Climate Fwd: makes a big problem seem more manageable

Climate change is a hard topic to wrap your arms around. It affects the entire planet, for one. And fossil fuels are so ingrained in our lives that making meaningful carbon cuts seems impossibly hard, particularly under the current administration.

The New York Times’ Climate Fwd: newsletter speaks to the complexity of the challenge without sending us into apocalyptic despair. It’s part science journal, part gardening blog.

It curates all the well-written, insightful climate stories the Times produces each week, some of which are, well, depressing. If it only did that, I’d still subscribe. It often highlights international stories that I’ve missed during the week.

But Climate Fwd: offers something more, a “One thing you can do” feature that makes the daunting challenge seem slightly more manageable.

This week it focused on lawns. “America has a lot of lawns. Add them all together, and they’d cover an area roughly the size of Florida, making grass the most common irrigated plant in the country. And all that grass comes with an environmental cost.”

A graphic from the latest New York Times Climate Fwd: newsletter.

The post advises less lawn and more trees, in part to reduce the use of gasoline-consuming lawn-care machines.

Even if we don’t actually do any of the things we read about each week, the how-tos are a nice change of pace to the heavier climate change reporting we often see.

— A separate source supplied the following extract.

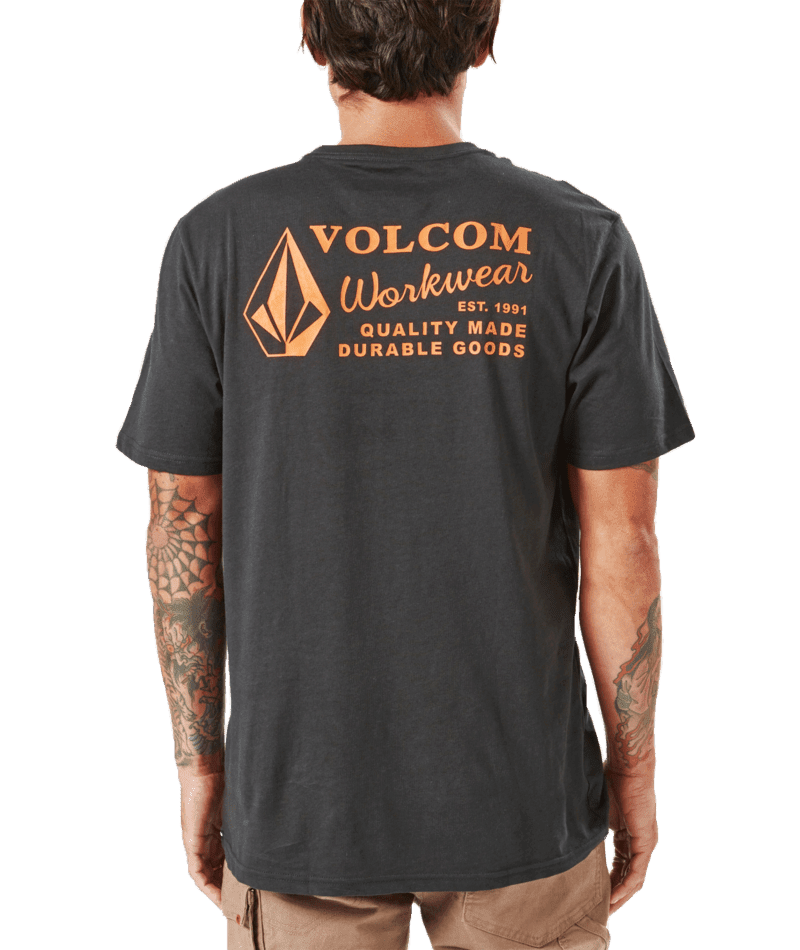 VOLCOM Workwear T-Shirt Black Men's Short Sleeve T-Shirts Volcom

The combination of practical tips and in-depth reporting makes sense journalistically from another perspective.

Through engagement, the Times has built a lasting relationship with its audience. In another example, reporter Henry Franklin used Climate Fwd: to offer a peek behind the curtain of a Times investigation into what could be meager oil reserves in ANWR: “It began with an intriguing lead. It ended with the answer to an Arctic mystery.”

Climate Fwd: also published tips from readers about how to reduce plastics use. Would any of them eliminate the giant island of Barbies, Ziplocs and Coke half-liters floating around the Pacific? Alas, no. But the dialogue connects those of us interested in such things to one another and the paper and gives us something to do besides worry.